Emmanuel Macron a salué la conclusion d’un vaste traité de libre-échange entre l’Union européenne et les pays du Mercosur (Brésil, Argentine, Uruguay et Paraguay), tout en se disant « vigilant » sur sa mise en œuvre.

Un accord après vingt ans de négociations. L’Union européenne et les pays du Mercosur (Brésil, Argentine, Uruguay et Paraguay) ont annoncé, vendredi 28 juin, s’être entendus sur un vaste traité de libre-échange, touchant près de 770 millions de consommateurs.

« Je mesure mes paroles avec soin car c’est un accord réellement historique », a réagi le président de la Commission européenne, Jean-Claude Juncker, depuis le Japon, où il participait au sommet du G20. Derrière lui avaient pris place, pour la photo, l’ensemble des dirigeants européens et du Mercosur, comme pour symboliser leur union face au courant protectionniste.

Cet accord permettra d’éliminer de nombreux droits de douane entre les deux parties au niveau industriel et agricole, mais concerne aussi les services, les marchés publics, les obstacles techniques au commerce, les mesures sanitaires et phytosanitaires et la propriété intellectuelle.

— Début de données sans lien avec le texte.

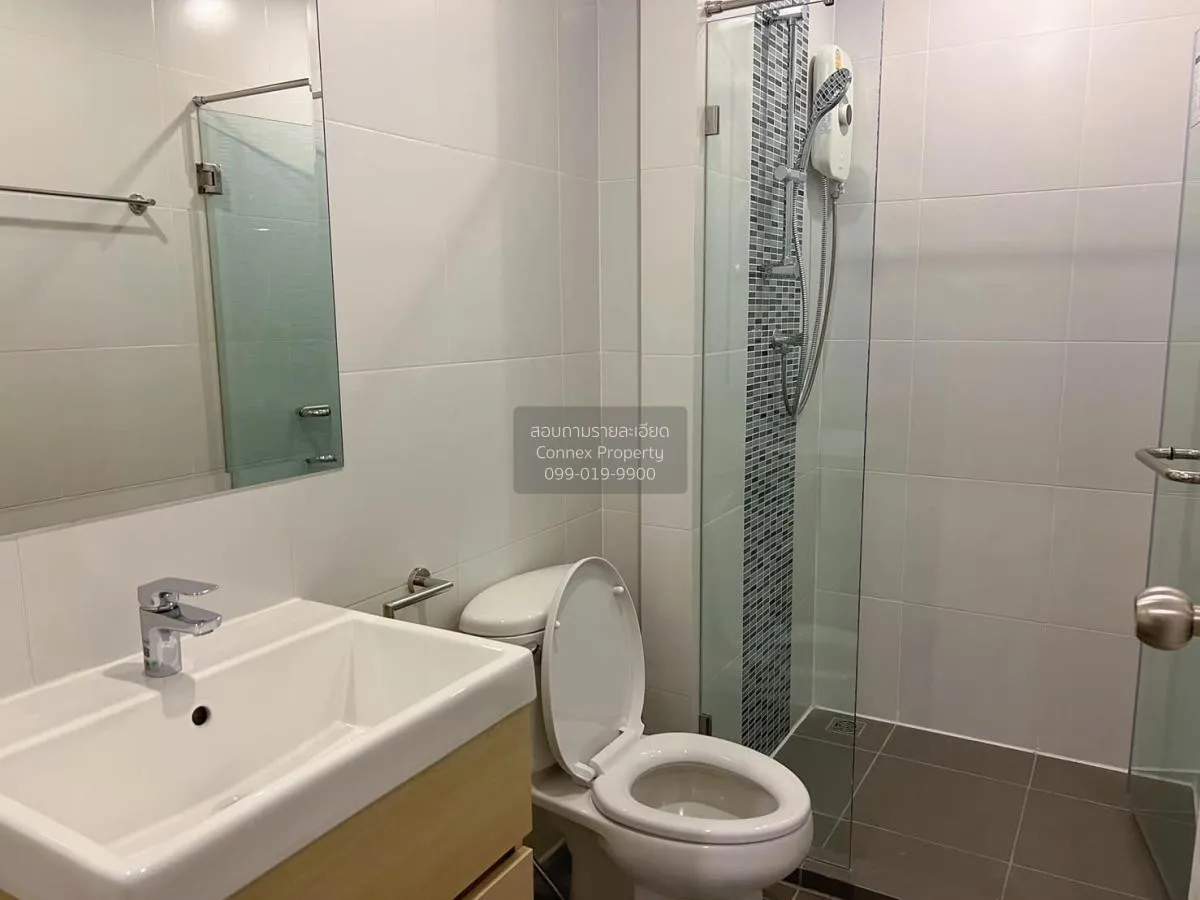 เช่าคอนโด  เมโทร สกาย ประชาชื่น  MRT-บางซ่อน วงศ์สว่าง เขต บางซื่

Le PIB de l’UE et du Mercosur représente un quart de celui de la planète, soit 18 000 milliards d’euros. L’accord, un des plus vastes jamais conclus par les 28, suscite cependant la profonde inquiétude des agriculteurs européens, qui craignent une concurrence jugée déloyale, ainsi que des ONG, préoccupées par ses conséquences sur le climat. 

« Quelques semaines après l’élection européenne, inacceptable signature d’un accord Mercosur-UE qui va exposer les agriculteurs européens à une concurrence déloyale et les consommateurs à une tromperie totale », a ainsi twitté Christiane Lambert, la patronne du premier syndicat agricole français, la FNSEA.

Les agriculteurs s’inquiètent en particulier des quelque 99 000 tonnes de viande bovine que les quatre pays latino-américains devraient pouvoir exporter vers l’UE sans droits de douane, fragilisant un peu plus les 85 000 éleveurs français de vaches allaitantes.

Le compromis négocié par la Commission devra être approuvé par les 28 Etats membres de l’UE, un parcours qui s’annonce délicat, puis par le Parlement européen.